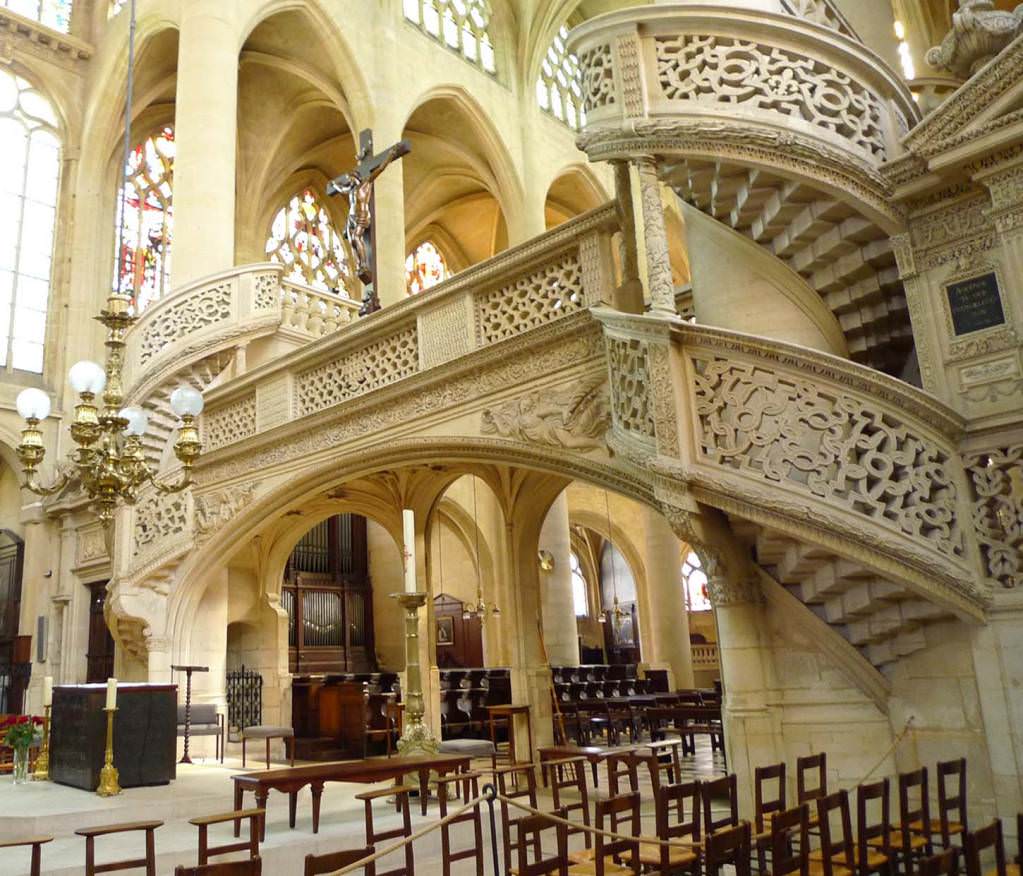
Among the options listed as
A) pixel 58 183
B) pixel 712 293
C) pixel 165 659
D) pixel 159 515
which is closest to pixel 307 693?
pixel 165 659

──────

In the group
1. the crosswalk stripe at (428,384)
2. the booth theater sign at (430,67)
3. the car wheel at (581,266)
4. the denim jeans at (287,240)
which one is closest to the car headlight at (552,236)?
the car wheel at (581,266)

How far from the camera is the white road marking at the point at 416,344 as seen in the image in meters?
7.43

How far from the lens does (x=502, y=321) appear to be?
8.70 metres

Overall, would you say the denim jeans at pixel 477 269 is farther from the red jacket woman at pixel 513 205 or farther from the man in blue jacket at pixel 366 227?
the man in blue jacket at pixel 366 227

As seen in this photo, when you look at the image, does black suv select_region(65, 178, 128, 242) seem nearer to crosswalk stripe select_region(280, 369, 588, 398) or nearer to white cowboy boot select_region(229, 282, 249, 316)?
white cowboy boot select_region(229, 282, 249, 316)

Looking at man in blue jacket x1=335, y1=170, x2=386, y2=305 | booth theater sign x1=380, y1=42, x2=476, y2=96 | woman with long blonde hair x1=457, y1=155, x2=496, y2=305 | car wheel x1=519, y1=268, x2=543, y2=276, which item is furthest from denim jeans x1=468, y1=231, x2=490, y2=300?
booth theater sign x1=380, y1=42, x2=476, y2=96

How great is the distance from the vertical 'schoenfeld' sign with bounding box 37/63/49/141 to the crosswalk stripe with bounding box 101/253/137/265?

──────

Pull out every line of the entries above that contains the word "which", and copy each such line in full.

EXPECTED ANSWER ->
which is closest to pixel 307 693?
which one is closest to the car headlight at (552,236)?
Looking at man in blue jacket x1=335, y1=170, x2=386, y2=305 | booth theater sign x1=380, y1=42, x2=476, y2=96 | woman with long blonde hair x1=457, y1=155, x2=496, y2=305 | car wheel x1=519, y1=268, x2=543, y2=276, which item is furthest from denim jeans x1=468, y1=231, x2=490, y2=300?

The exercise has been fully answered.